§ PROBLEM TO SOLVE:
Whenever a line carries the word "needle", pull it out of the entries.

(Transcribed page contents)
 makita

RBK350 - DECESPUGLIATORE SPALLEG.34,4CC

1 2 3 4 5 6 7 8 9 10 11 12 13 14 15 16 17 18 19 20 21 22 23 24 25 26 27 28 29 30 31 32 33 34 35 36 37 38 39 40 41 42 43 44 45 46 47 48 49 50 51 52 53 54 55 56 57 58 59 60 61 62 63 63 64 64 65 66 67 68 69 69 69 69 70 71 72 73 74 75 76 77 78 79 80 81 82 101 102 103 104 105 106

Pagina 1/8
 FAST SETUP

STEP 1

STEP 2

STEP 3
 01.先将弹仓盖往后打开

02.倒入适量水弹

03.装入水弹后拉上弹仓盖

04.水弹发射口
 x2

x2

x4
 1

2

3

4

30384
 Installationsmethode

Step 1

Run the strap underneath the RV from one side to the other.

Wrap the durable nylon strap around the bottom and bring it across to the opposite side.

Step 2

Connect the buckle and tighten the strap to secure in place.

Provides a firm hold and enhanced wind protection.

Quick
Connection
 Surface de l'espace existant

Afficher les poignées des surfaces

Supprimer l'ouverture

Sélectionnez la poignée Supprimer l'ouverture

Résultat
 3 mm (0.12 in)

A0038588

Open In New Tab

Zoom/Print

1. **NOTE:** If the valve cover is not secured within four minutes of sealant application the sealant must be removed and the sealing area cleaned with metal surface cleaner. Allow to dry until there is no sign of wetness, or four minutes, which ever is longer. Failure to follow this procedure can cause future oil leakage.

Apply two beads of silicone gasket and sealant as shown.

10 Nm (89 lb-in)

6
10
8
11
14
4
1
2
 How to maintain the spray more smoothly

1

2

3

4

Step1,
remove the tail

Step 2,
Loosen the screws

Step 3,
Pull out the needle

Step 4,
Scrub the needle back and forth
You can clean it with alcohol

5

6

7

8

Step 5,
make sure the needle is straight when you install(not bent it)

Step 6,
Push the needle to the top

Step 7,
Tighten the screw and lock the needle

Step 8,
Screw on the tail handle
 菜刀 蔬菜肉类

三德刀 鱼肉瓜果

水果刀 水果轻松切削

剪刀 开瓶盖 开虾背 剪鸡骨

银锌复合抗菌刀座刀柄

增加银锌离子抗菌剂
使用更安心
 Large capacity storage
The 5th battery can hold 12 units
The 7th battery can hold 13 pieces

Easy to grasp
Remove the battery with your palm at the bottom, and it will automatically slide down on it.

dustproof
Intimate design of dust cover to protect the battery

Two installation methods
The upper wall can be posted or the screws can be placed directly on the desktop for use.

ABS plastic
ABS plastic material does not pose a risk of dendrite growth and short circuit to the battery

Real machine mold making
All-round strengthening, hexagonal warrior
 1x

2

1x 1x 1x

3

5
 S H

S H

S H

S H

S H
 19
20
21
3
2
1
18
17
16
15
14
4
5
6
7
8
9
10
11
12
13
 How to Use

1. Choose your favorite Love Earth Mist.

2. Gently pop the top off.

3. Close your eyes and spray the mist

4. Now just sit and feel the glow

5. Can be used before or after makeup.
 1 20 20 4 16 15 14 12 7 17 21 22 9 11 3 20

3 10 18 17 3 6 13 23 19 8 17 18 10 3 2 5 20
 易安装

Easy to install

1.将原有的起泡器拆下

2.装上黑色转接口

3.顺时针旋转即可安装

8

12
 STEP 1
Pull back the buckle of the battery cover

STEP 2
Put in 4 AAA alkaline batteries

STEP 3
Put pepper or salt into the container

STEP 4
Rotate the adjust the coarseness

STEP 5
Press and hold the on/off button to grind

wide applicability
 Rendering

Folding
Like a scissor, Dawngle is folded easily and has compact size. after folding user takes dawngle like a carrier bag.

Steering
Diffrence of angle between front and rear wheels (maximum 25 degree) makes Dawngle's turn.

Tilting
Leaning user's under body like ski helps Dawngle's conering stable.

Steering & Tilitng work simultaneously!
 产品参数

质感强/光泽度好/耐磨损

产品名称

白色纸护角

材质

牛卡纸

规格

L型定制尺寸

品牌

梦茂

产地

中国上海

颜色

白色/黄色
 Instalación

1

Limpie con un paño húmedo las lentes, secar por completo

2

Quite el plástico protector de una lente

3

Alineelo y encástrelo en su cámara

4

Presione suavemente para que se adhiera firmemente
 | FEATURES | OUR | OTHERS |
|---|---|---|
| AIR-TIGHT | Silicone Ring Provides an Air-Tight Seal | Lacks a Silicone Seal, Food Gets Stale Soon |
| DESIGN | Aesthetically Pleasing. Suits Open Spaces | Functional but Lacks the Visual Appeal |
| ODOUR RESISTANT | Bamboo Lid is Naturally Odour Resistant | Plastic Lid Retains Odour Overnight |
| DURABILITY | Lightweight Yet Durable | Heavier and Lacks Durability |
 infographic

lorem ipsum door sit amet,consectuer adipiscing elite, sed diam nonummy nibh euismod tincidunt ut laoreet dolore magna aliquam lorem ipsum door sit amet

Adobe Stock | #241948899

§ RESULT OF THIS EXERCISE:
Pull out the needle
Scrub the needle back and forth
make sure the needle is straight when you install(not bent it)
Push the needle to the top
Tighten the screw and lock the needle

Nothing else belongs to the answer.